◆ Provided material ◆

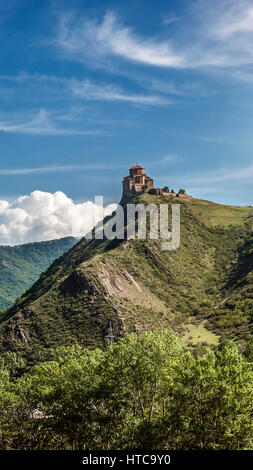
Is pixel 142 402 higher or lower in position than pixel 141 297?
lower

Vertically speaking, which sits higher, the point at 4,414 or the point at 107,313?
the point at 107,313

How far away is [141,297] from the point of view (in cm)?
9062

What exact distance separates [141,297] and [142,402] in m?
59.1

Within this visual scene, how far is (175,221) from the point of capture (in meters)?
123

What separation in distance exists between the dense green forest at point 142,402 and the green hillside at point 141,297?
32.7 metres

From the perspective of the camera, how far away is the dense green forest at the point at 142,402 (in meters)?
26.0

◆ Task description ◆
Transcribe every one of the records above word for word, leaving the pictures out of your answer.

◆ Expected output ◆
Is pixel 142 402 higher or lower in position than pixel 141 297?
lower

Vertically speaking, which sits higher, the point at 4,414 or the point at 107,313?
the point at 107,313

How far away is [141,297] from the point of view (in cm)?
9062

What exact distance separates [141,297] and [142,402] in m?
59.1

Within this visual scene, how far is (175,221) from the point of capture (in meters)?
123

What separation in distance exists between the dense green forest at point 142,402 and the green hillside at point 141,297?
32.7 metres

From the perspective of the camera, how far away is the dense green forest at the point at 142,402 (in meters)?
26.0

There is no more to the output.